Giresun Sanat

İSMET NEDİM’LE ANILARIM-2 ZEKİ MÜREN’LE ARALARINDAKİ KAVGANIN SEBEBİ NEYDİ?

İSMET NEDİM’LE ANILARIM-2 ZEKİ MÜREN’LE ARALARINDAKİ KAVGANIN SEBEBİ NEYDİ?
21 kez
26 Mart 2024 - 18:23
Bugün sizlere, “İsmet Nedim’le anılarım” bölümünün ikincisini sunuyorum.
İsmet Nedim’in, TSM’de 1959 yılından itibaren başlattığı yenilik çalışmaları bir anda büyük bir hayran kitlesinin doğmasına sebep oldu. Bu hayranlarından biri de, devrin tek tabancası Zeki Müren’ndi.
1965 yılında bir gün Ankara Radyosu koridorlarında karşılaşırlar.
Peki, sonra ne olur?
Sözü İsmet Nedim’e bırakalım:
-“O sıralarda, kendime özgü tenör sesim ve yaptığım yeniliklerle halk beni Zeki Müren’le kıyaslamaya başlamıştı. 1965 yılıydı.Bir gün Zeki Bey’in Ankara Radyosu’na yolu düşmüş. Koridorda rastlaştık. Bana aynen şunları söyledi:
““İsmet Nedim Bey, lütfen hayranlarınızın başına benim ismimi yazınız. Musıkimiz zenginleşti. Gerek söz, gerek saz, gerek aralık bakımından…Sizi takdirle anacağım.”
Şöhret basamaklarını öylesine hızlı tırmanmıştım ki, bu durum, TSM’de tek tabanca olan Zeki Müren’in zamanla uykularını kaçırmaya yetti. Zeki Bey o sıralarda her TSM sanatçısının hayalini süsleyen Maksim Gazinosu’nun assolisti idi. Çok iyi bir ses olmasına rağmen, kaprisleri de çekilecek gibi değildi. Bir gün, “Gazinocular Kralı” Fahrettin Aslan’ın karşısına dikilip, resti çekmiş:
“Bu sezon çalışmayacağım!”
Onu bir türlü ikna edemeyen Fahrettin Aslan, 20 kişiden oluşan orkestramla birlikte beni İstanbul’a çağırdı. Sazcılarımı Sirkeci’deki Agan Oteli’ne yerleştirdim. Zeynep’le birlikte kalktık ofisine gittik. Zeynep için, “Avukatı mısınız, hanımefendi” diye sordu. “Hayır, eşiyim” deyince, “Memnun oldum efendim”, diye cevap verdi. Neyse, anlaştık, el sıkıştık. Kasadan iki torba kağıdı çıkarıp bana uzattı. Baktım içinde gıcır gıcır mor binlikler. Bin lira, zamanın en büyük banknotu. “Saz arkadaşlarınız nerede?” diye sordu. Ben de Sirkeci Agan Oteli’nde, deyince, onları topla, Cumhuriyet Gazinosu’nda hemen çalışmalara başla, ben de Maksim’de neonlara senin ismini yazdırmaya başlıyorum, dedi. Provalara başladım. Çok heyecanlıyım. Düşünsene Seyficiğim, koskoca Zeki Müren’in yerine Maksim’de sahneye ben çıkacağım. Hazırlıkları izlemek üzere ertesi gün Taksim’e çıktım. Gazinoya uzaktan şöyle bir baktım, Zeki Müren’in yerine kocaman ışıklı neonlara benim adımın harfleri diziliyor; “İsmet Ne…”
......
* Yapılacak iş
Lütfen İsmet Nedim anılarından "Giresun Sanat" sözleriyle başlayıp "sonra ne olur?" sözlerine kadar, bu sözler de dahil, giden bölümü harfi harfine yazın. Materyalin bu çalışmada hiçbir rolü yoktur.

* Gösterilen veriler
......
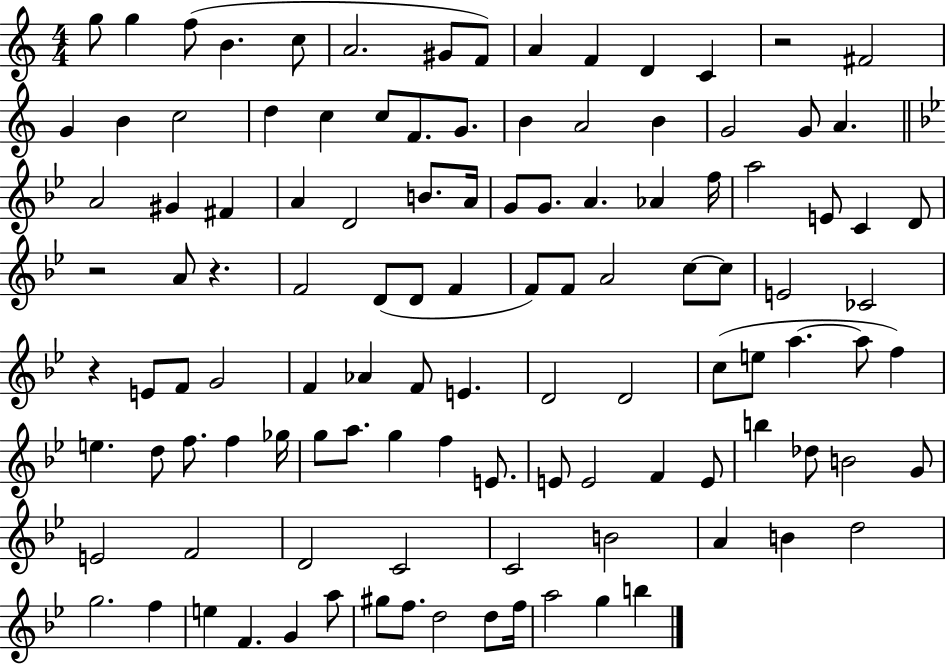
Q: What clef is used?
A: treble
......
* Yanıt
Giresun Sanat

İSMET NEDİM’LE ANILARIM-2 ZEKİ MÜREN’LE ARALARINDAKİ KAVGANIN SEBEBİ NEYDİ?

İSMET NEDİM’LE ANILARIM-2 ZEKİ MÜREN’LE ARALARINDAKİ KAVGANIN SEBEBİ NEYDİ?
21 kez
26 Mart 2024 - 18:23
Bugün sizlere, “İsmet Nedim’le anılarım” bölümünün ikincisini sunuyorum.
İsmet Nedim’in, TSM’de 1959 yılından itibaren başlattığı yenilik çalışmaları bir anda büyük bir hayran kitlesinin doğmasına sebep oldu. Bu hayranlarından biri de, devrin tek tabancası Zeki Müren’ndi.
1965 yılında bir gün Ankara Radyosu koridorlarında karşılaşırlar.
Peki, sonra ne olur?